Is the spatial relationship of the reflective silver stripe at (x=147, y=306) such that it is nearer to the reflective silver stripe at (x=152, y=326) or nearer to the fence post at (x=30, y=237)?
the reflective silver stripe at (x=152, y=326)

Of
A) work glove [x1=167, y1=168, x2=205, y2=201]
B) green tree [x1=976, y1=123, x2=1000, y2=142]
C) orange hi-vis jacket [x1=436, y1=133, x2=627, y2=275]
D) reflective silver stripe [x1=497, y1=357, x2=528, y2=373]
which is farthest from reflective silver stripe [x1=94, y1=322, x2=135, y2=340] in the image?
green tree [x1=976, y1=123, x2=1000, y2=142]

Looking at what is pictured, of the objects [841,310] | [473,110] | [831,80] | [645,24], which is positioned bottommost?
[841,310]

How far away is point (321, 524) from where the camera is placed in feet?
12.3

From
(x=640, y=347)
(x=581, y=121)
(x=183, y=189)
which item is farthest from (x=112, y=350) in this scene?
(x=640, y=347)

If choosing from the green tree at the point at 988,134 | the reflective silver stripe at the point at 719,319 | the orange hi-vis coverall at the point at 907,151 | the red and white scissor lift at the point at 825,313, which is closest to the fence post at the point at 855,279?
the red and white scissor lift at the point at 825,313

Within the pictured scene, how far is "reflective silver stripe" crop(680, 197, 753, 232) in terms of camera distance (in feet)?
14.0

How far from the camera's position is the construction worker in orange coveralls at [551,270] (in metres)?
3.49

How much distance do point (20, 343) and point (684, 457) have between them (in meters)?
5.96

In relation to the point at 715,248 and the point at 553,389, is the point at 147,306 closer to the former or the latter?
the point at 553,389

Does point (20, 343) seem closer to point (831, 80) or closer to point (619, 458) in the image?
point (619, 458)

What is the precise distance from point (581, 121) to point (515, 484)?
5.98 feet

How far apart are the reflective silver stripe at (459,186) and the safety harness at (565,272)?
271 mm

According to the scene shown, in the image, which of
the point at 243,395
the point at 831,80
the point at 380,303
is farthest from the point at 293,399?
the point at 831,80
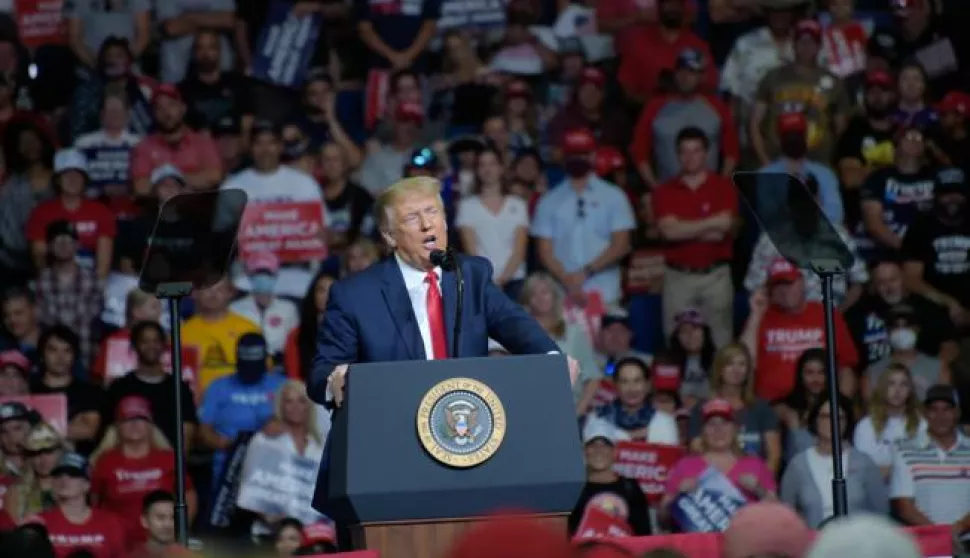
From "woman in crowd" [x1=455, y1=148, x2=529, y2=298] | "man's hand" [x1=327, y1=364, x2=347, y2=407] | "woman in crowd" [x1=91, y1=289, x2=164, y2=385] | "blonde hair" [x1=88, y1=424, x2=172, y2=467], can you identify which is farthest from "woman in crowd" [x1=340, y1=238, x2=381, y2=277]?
"man's hand" [x1=327, y1=364, x2=347, y2=407]

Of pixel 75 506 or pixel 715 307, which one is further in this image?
pixel 715 307

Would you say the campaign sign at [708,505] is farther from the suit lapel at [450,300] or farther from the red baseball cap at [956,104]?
the red baseball cap at [956,104]

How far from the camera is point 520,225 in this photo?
12.8 meters

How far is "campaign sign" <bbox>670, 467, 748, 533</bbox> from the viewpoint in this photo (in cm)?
1020

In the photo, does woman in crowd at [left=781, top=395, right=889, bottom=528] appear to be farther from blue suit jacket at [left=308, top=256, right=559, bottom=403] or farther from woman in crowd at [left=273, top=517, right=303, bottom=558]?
blue suit jacket at [left=308, top=256, right=559, bottom=403]

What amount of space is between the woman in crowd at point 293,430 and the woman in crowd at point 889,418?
8.53ft

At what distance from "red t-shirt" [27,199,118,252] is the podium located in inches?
274

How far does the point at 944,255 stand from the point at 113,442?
4.70m

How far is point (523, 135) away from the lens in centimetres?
1373

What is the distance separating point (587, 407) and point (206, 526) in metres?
2.03

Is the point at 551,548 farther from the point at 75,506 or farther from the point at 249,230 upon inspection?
the point at 249,230

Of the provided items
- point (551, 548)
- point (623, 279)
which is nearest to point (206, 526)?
point (623, 279)

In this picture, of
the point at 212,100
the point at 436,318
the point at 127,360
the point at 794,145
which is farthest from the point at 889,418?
the point at 436,318

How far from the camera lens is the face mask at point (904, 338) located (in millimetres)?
12188
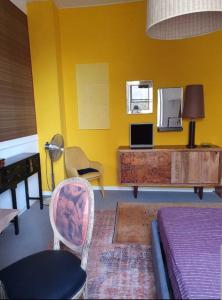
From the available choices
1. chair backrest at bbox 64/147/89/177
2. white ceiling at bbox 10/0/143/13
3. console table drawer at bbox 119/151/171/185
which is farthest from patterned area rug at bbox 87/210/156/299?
white ceiling at bbox 10/0/143/13

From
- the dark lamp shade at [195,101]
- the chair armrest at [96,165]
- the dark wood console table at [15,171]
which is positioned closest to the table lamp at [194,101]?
the dark lamp shade at [195,101]

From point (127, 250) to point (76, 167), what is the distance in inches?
69.6

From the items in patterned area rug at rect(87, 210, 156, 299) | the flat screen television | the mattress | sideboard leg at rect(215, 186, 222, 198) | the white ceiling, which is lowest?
patterned area rug at rect(87, 210, 156, 299)

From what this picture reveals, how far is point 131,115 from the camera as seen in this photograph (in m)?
3.70

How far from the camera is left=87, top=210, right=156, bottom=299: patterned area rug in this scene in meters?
1.62

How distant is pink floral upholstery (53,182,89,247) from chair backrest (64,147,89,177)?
193cm

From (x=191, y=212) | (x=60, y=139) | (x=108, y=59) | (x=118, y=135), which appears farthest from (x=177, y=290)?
(x=108, y=59)

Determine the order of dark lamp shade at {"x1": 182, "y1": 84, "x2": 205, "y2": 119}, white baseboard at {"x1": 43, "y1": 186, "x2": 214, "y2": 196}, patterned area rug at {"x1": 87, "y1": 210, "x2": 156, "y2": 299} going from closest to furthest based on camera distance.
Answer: patterned area rug at {"x1": 87, "y1": 210, "x2": 156, "y2": 299} < dark lamp shade at {"x1": 182, "y1": 84, "x2": 205, "y2": 119} < white baseboard at {"x1": 43, "y1": 186, "x2": 214, "y2": 196}

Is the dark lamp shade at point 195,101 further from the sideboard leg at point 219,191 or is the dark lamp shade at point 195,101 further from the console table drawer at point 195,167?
the sideboard leg at point 219,191

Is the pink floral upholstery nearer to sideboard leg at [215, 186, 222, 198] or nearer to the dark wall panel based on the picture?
the dark wall panel

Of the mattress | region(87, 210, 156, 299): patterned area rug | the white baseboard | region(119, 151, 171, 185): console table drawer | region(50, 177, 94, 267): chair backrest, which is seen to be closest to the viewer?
the mattress

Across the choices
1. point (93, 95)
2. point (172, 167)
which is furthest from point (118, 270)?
point (93, 95)

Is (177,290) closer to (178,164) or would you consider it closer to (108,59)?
(178,164)

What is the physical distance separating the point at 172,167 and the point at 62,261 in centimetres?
238
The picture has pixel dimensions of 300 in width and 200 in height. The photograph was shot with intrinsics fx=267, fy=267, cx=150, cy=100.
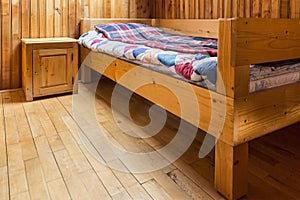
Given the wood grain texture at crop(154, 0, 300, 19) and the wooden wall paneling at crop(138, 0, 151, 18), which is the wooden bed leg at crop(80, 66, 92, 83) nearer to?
the wooden wall paneling at crop(138, 0, 151, 18)

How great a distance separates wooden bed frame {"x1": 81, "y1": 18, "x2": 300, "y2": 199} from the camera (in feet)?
3.26

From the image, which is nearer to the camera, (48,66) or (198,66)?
(198,66)

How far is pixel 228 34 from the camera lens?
3.18ft

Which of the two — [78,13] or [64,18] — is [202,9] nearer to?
[78,13]

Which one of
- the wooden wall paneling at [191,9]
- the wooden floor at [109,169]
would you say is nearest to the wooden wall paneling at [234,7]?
the wooden wall paneling at [191,9]

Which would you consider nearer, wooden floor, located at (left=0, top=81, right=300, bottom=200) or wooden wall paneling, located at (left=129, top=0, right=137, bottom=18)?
wooden floor, located at (left=0, top=81, right=300, bottom=200)

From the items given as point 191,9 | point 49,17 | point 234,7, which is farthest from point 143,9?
point 234,7

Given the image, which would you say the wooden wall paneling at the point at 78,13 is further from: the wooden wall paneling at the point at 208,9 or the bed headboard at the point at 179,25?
the wooden wall paneling at the point at 208,9

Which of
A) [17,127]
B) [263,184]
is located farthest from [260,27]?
[17,127]

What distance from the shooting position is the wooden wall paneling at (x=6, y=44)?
2.67 metres

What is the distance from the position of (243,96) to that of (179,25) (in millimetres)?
2239

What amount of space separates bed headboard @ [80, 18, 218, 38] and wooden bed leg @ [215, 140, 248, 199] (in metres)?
1.72

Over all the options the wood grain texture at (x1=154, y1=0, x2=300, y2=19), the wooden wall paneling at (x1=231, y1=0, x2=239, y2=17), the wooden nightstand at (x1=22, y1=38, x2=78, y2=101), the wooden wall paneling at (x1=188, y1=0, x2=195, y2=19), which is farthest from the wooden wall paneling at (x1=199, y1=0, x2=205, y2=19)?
the wooden nightstand at (x1=22, y1=38, x2=78, y2=101)

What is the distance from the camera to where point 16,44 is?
2.79m
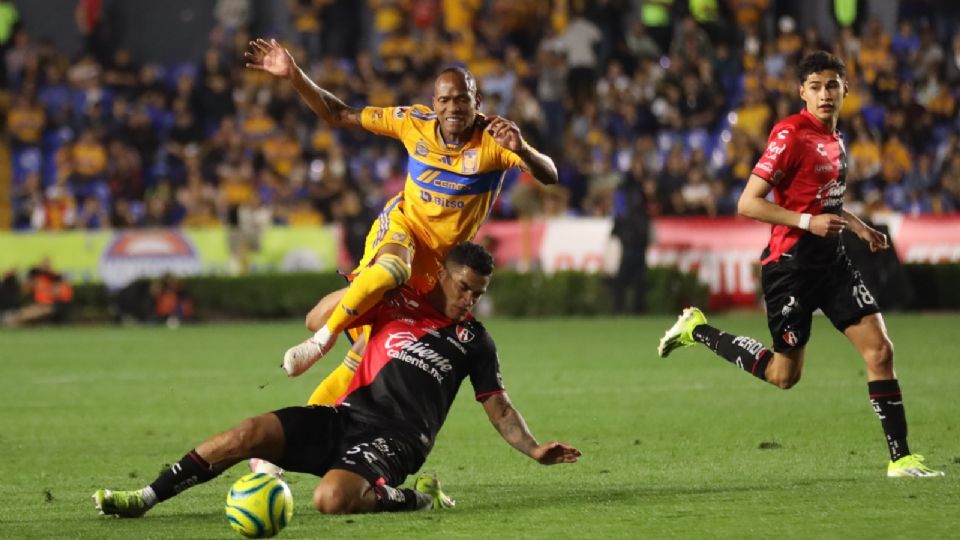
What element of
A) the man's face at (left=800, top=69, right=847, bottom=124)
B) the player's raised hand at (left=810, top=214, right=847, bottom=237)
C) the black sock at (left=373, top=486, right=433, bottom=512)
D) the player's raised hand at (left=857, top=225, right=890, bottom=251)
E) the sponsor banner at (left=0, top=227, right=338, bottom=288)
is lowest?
the sponsor banner at (left=0, top=227, right=338, bottom=288)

= = = = = = =

▶ _TASK DETAILS_
Rewrite the part of the records that opens with the line containing "In this picture, of" and closes with the line containing "Answer: patterned area", replacing "sideboard leg" with "cabinet leg" and leaving everything else unchanged. Leave the pictures out of your answer.

▶ _TASK RESPONSE_
In this picture, of
the point at 212,100
the point at 436,318
the point at 127,360
the point at 794,145
which is farthest from the point at 889,418?
the point at 436,318

How far from the camera lens is the face mask at point (904, 338) located (in millimetres)?
12188
From the available choices
1. chair backrest at bbox 64/147/89/177
2. white ceiling at bbox 10/0/143/13
3. console table drawer at bbox 119/151/171/185
which is farthest from patterned area rug at bbox 87/210/156/299?
white ceiling at bbox 10/0/143/13

From
- the dark lamp shade at [195,101]
- the chair armrest at [96,165]
- the dark wood console table at [15,171]
which is positioned closest to the table lamp at [194,101]?
the dark lamp shade at [195,101]

From point (127, 250) to point (76, 167), what is the distance in inches?
69.6

From the items in patterned area rug at rect(87, 210, 156, 299) | the flat screen television | the mattress | cabinet leg at rect(215, 186, 222, 198) | the white ceiling, which is lowest?
patterned area rug at rect(87, 210, 156, 299)

From what this picture reveals, how far is point 131,115 from the camera as seen in this photograph (in m)?
3.70

How far from the camera is left=87, top=210, right=156, bottom=299: patterned area rug in this scene in meters?
1.62

How distant is pink floral upholstery (53,182,89,247) from chair backrest (64,147,89,177)?
193cm

From (x=191, y=212) | (x=60, y=139) | (x=108, y=59) | (x=118, y=135), which appears farthest from (x=177, y=290)?
(x=108, y=59)

Determine the order of dark lamp shade at {"x1": 182, "y1": 84, "x2": 205, "y2": 119}, white baseboard at {"x1": 43, "y1": 186, "x2": 214, "y2": 196}, patterned area rug at {"x1": 87, "y1": 210, "x2": 156, "y2": 299} going from closest to furthest based on camera distance.
Answer: patterned area rug at {"x1": 87, "y1": 210, "x2": 156, "y2": 299} < dark lamp shade at {"x1": 182, "y1": 84, "x2": 205, "y2": 119} < white baseboard at {"x1": 43, "y1": 186, "x2": 214, "y2": 196}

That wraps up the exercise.